Crowdfunding imobiliário: 4 plataformas a operar em Portugal

04 junho 2021

De Imovirtual Investidores

Crowdfunding imobiliário: 4 plataformas a operar em Portugal

O conceito de crowfunding, também conhecido como financiamento colaborativo, já não é estranho para os portugueses. Está regulamentado na Lei nº 102 de 24 de Agosto de 2015 que o define como "o tipo de financiamento de entidades, ou das suas atividades e projetos, através do seu registo em plataformas eletrónicas acessíveis através da Internet, a partir das quais procedem à angariação de parcelas de investimento provenientes de um ou vários investidores individuais". A entidade responsável pela supervisão e regulação destes financiamentos colaborativos é a Comissão de Mercado de Valores Mobiliários (CMVM). De acordo com o seu diretório, à data deste artigo a CMVM regista um total de 6 inscrições de plataformas de financiamento colaborativo, sendo que 3 delas visam financiar projetos do setor imobiliário: Housers, Querido Investi e SeedImo. Hoje falamos-lhe delas.

Housers

housers

Um projeto "Made in Spain" que chegou ao mercado português em 2017 com o objetivo de "possibilitar a ajuda a empresas que necessitam de financiamento por parte do público geral", pode ler-se na apresentação da Housers. Opera em três segmentos distintos: projetos empresariais, através da Housers Corporate; projetos de energias renováveis, por intermédio da Housers Green; e projetos imobiliários por meio da Housers Real Estate. Este último, nasceu para "democratizar o investimento no setor imobiliário, oferecendo aos investidores ativos palpáveis, uma vez que os investimentos estão vinculados a bens imobiliários", afirma a primeira plataforma pan-europeia de investimento.
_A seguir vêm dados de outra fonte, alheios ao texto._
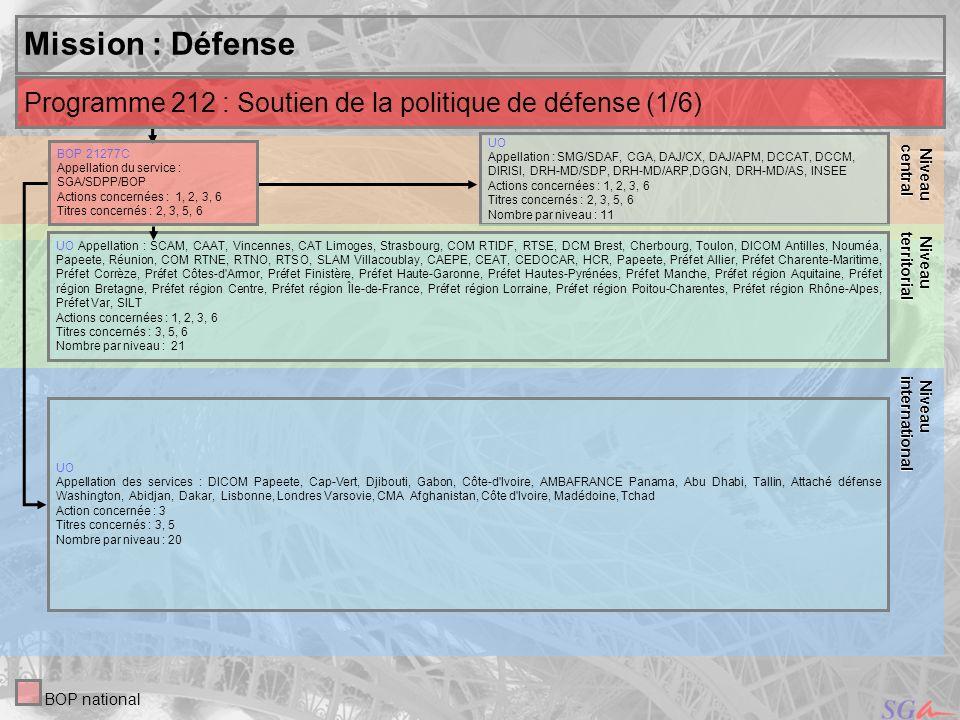 10 Niveau central Niveau central Mission : Défense UO Appellation :, DCCAT Action concernée : 8 Titre concerné : 2 Nombre par niveau : 3 UO Appellation : SHD Action concernée : 8 Titres concernés : 2, 3 Nombre par niveau : 1 Niveau Niveauterritorial Programme 212 : Soutien de la politique de défense (2/3) BOP 21278C : SHD/D Appellation : Service historique de la défense Action concernée : 8 Titres concernés : 2, 3 Niveau Niveauinternational BOP national UO Appellation : DCM Brest, Cherbourg, Toulon Action concernée : 3 Titres concernés : 2, 3 Nombre par niveau : 3 UO Appellation : SMG Action concernée : 8 Titre concerné : 2 Nombre par niveau : 1 BOP 2127AC : ACP Appellation : Action culturelles et patrimoniales Action concernée : 8 Titres concernés : 3, 6, 7 UO : 10 Appellation : DMPA Action concernée : 8 Titres concernés : 3, 6, 7 Nombre par niveau : 1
A Housers garante que o investidor pode "construir um património a longo prazo e maximizar as suas poupanças através de rendimentos mensais", e com 50€ pode já começar pensar no seu futuro financeiro. Segundo dados da plataforma referentes ao mês de março de 2021, o investimento médio acumulado por cada investidor foi de 4 895€, sendo que a média investida por cada projeto é de 566€. Quanto ao tempo médio de financiamento, a Housers estima que ronde os 21 dias.

SeedImo

seedimo

Esta start-up portuguesa estreou-se na ultima edição presencial da Web Summit, em 2019. A SeedImo é uma plataforma de crowdfunding imobiliário que junta Consultores Imobiliários e investidores. Em entrevista à SIC Notícias aquando a maior conferência de tecnologia do mundo, Fernando Belezas, co-fundador do financiamento colaborativo, dizia que "Aqui oferecemos a oportunidade a pequenos investidores para acompanharem grandes investidores e grandes operações imobiliárias, aproveitando este boom imobiliário” . A SeedImo está registada na CMVM e é possível solicitar financiamento com o preenchimento de um formulário no website da plataforma.

Querido, Investi numa Casa!

querido investi numa casa

Assume-se como pioneira na angariação e gestão de financiamento colaborativo orientado para investimentos imobiliários. A Querido, investi numa casa dá a possibilidade aos pequenos investidores de alcançarem "ativos imobiliários premium, tal como fazem os grandes investidores e os fundos imobiliários", refere a plataforma.

O processo para investimento parece ser simples: basta criar uma conta e "fazer alguns "cliques” e ações na nossa aplicação para concretizar um atrativo investimento imobiliário" alega a Querido, investi numa Casa! De acordo com o financiamento colaborativo, não são cobradas quaisquer taxas ou comissões aos investidores em nenhuma das fases do processo.

Izilend

izilend

Apesar de atualmente já não constar na lista de entidades registadas da CMVM, em maio de 2019 o Diário de Notícias avançava que esta plataforma para financiamento de projetos imobiliários, estava autorizada pela Comissão de Mercado a desempenhar funções no mercado português.

A Izilend é uma plataforma de financiamento colaborativo imobiliário de curto prazo. "Tem por objetivo fazer o encontro de interesses entre Promotores Imobiliários e Investidores Qualificados. Os Promotores Imobiliários conseguem assim uma forma rápida e flexível de financiamento, que lhes permite aproveitar oportunidades em tempo útil e os Investidores Qualificados, uma maneira transparente e simples de rentabilizar os seus recursos financeiros", explicam no seu site.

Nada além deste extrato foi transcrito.